The protesters have certainly given the typical New York City picket—20 guys on a sidewalk with the inflatable rat, monotonously chanting—a little more verve. But Occupy Wall Street’s tactics don’t seem to have helped the union’s cause: Sotheby’s has not backed off its demands. Although the workers are collecting unemployment supplemented by a stipend from the union, their health benefits are starting to expire.
The union is quick to point out that the contract is worth only about $3 million, less than the price of the second Warhol “Dollar Sign” in the sale, which is seven-and-a-half-feet tall and sold for $3.6 million. Union members also point out that the auction house just enjoyed its second-most profitable quarter in the company’s history, a fact that lends itself well to sloganeering.

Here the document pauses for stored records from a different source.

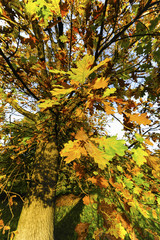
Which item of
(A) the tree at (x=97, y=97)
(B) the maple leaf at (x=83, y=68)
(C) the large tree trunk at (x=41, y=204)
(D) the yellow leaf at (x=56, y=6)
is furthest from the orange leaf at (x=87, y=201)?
(D) the yellow leaf at (x=56, y=6)

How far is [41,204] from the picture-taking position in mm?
1866

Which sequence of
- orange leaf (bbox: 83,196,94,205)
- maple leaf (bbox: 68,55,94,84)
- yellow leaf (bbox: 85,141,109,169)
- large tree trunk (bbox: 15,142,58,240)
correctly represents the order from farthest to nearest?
large tree trunk (bbox: 15,142,58,240) → orange leaf (bbox: 83,196,94,205) → yellow leaf (bbox: 85,141,109,169) → maple leaf (bbox: 68,55,94,84)

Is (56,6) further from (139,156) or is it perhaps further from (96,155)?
(139,156)

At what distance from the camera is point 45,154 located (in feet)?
7.84

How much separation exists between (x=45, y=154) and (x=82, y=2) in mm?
2525

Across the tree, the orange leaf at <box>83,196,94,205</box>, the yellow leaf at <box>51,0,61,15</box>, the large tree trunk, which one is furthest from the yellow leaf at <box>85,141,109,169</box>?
the large tree trunk

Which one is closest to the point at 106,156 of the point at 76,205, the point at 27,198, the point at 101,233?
the point at 101,233

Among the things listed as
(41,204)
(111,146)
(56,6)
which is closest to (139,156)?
(111,146)

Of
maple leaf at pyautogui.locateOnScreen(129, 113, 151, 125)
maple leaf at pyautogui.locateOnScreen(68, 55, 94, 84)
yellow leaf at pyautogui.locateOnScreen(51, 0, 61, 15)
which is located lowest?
maple leaf at pyautogui.locateOnScreen(129, 113, 151, 125)

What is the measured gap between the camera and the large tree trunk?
5.44ft

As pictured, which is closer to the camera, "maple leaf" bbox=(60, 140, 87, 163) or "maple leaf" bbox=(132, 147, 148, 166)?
"maple leaf" bbox=(60, 140, 87, 163)

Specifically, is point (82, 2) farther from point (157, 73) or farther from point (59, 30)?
point (59, 30)

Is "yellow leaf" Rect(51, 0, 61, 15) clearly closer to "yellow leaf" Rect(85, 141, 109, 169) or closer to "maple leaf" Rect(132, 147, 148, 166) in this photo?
"yellow leaf" Rect(85, 141, 109, 169)

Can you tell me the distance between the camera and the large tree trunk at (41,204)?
166 centimetres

“Sotheby’s offered the union leadership a very fair contract, which includes wage increases in each year of the contract, increased contributions to health insurance premiums and continued participation in the Sotheby’s 401K retirement plan, which is the same as all our New York employees,” Sotheby’s said in a statement to Gallerist. “We have been bargaining in good faith since April to replace the art handlers’ contract that expired on June 30. However, because of their leadership’s repeated threats to strike in the press, we had no choice but to take necessary precautions to ensure that our fall sales season was not going to be disrupted by a potential midseason walk-off by our art handlers.” Sotheby’s also said it plans to keep using union labor and hopes to resolve the dispute.

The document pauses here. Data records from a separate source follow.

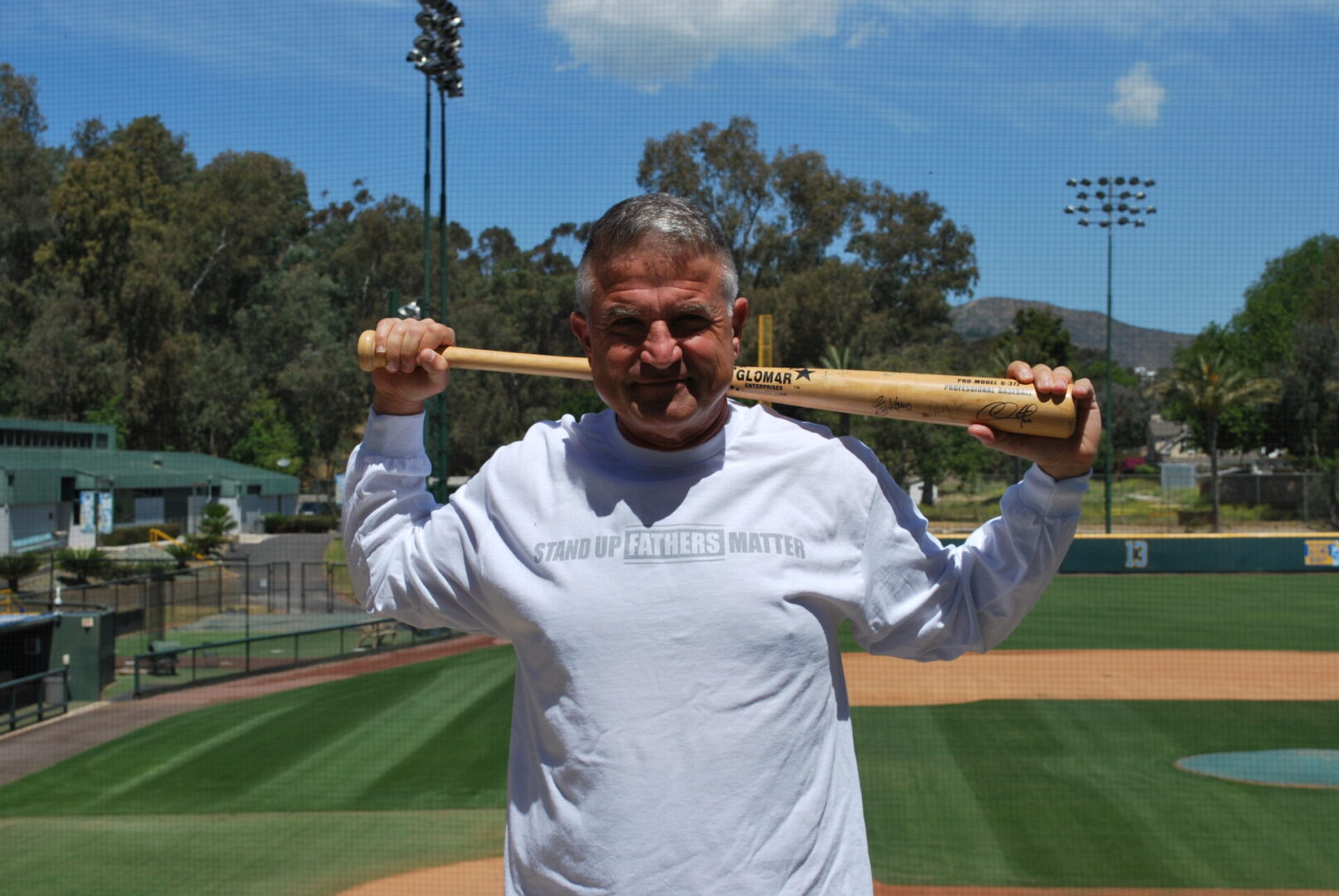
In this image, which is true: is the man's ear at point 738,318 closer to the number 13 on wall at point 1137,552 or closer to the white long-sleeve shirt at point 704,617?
the white long-sleeve shirt at point 704,617

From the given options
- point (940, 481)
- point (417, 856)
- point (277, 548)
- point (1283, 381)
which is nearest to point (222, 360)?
point (277, 548)

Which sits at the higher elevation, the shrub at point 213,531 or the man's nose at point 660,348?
the man's nose at point 660,348

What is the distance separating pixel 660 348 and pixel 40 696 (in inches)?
461

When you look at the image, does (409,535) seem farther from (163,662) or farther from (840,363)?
(163,662)

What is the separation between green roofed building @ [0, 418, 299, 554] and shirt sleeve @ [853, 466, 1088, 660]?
73.0 feet

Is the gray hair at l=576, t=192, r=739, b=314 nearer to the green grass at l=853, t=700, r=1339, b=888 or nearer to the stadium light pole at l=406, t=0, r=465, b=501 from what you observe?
the green grass at l=853, t=700, r=1339, b=888

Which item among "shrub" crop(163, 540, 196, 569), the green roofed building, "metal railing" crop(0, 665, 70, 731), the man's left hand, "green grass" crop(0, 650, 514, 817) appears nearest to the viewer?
the man's left hand

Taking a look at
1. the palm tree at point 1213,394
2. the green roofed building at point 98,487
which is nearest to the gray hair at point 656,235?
the palm tree at point 1213,394

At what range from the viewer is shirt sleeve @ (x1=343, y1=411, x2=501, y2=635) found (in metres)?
1.33

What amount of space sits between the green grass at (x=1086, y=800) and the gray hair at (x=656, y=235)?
227 inches

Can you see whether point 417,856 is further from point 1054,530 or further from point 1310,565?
point 1310,565

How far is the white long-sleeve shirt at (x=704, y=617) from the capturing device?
45.9 inches

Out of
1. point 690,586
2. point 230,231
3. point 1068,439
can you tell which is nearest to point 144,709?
point 690,586
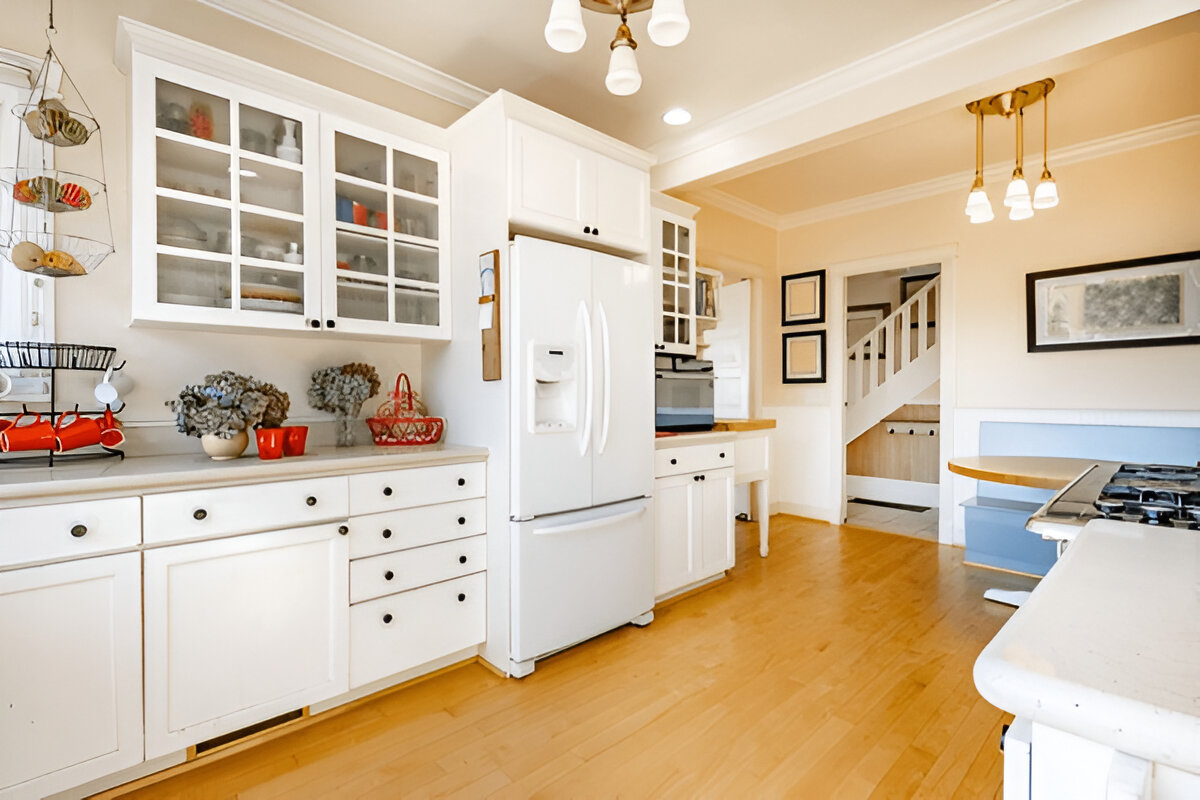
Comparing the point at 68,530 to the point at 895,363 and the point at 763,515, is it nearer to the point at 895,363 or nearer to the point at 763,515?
the point at 763,515

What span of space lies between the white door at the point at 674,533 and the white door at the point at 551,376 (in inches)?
24.7

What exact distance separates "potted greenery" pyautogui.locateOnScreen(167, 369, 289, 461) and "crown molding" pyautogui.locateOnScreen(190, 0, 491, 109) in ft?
4.84

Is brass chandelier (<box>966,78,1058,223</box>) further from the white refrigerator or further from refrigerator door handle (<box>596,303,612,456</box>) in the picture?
refrigerator door handle (<box>596,303,612,456</box>)

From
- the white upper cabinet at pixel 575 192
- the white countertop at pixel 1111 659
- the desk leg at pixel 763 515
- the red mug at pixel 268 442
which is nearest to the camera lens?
the white countertop at pixel 1111 659

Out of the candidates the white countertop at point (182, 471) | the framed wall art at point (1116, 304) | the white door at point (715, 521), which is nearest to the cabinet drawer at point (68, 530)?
the white countertop at point (182, 471)

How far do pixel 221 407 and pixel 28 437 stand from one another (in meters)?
0.51

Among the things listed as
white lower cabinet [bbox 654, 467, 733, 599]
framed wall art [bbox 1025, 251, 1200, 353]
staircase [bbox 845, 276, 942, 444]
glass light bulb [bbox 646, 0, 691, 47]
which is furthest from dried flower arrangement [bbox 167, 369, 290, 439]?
staircase [bbox 845, 276, 942, 444]

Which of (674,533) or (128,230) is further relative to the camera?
(674,533)

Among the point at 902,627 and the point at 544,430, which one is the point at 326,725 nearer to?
the point at 544,430

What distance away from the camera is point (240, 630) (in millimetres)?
1796

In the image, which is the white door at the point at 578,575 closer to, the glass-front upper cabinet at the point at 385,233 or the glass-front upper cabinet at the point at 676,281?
the glass-front upper cabinet at the point at 385,233

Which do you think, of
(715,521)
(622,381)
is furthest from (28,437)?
(715,521)

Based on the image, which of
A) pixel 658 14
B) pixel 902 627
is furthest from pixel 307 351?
pixel 902 627

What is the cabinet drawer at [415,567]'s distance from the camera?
205 cm
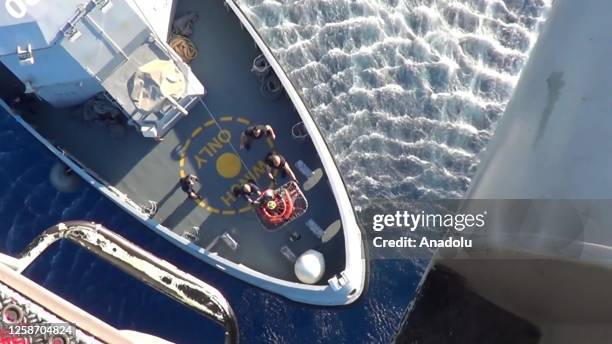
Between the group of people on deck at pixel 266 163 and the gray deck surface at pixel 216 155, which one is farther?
the gray deck surface at pixel 216 155

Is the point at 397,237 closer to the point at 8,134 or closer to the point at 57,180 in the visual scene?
the point at 57,180

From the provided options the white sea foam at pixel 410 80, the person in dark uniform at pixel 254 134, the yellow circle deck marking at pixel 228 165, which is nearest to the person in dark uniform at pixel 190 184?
the yellow circle deck marking at pixel 228 165

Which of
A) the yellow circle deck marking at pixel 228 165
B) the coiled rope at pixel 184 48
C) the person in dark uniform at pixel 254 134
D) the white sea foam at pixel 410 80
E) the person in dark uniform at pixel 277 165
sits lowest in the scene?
the white sea foam at pixel 410 80

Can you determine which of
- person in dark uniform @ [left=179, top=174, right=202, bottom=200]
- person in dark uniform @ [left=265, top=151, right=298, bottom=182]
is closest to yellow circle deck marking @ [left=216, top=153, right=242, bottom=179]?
person in dark uniform @ [left=179, top=174, right=202, bottom=200]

Of all the Occupy Wall Street stunts so far, only the Sotheby’s protests had the real rumblings of class war. The expressions of the buyers trickling into Sotheby’s revealed confusion and contempt, and the feeling was mutual—two unpersuadable groups, those with “fuck you” money and those with nothing to lose.
While “the look on some of those motherfuckers’ faces was priceless,” as one middle-aged protester crowed at the end of the night, it may not matter how evil Sotheby’s is made to look. If you wanted to buy Clyfford Still’s 1949-A-No.1, a towering canvas of jagged black and red clouds, for $61.7 million, Sotheby’s was the only place to do it this year. (After the sale, both Gallerist and, in a more thorough investigation, The Economist pointed to the Qatari royal family as the most likely buyer.) Whether those looking to sell their prize artworks will see the dispute as a reason to go with Christie’s or Phillips De Pury & Co. remains to be seen.
As the auction came to a close around 9 p.m., the bidders and onlookers were ushered out the back door, where a fleet of black cars stood ready to take the 1 percent and its representatives wherever they wanted to go.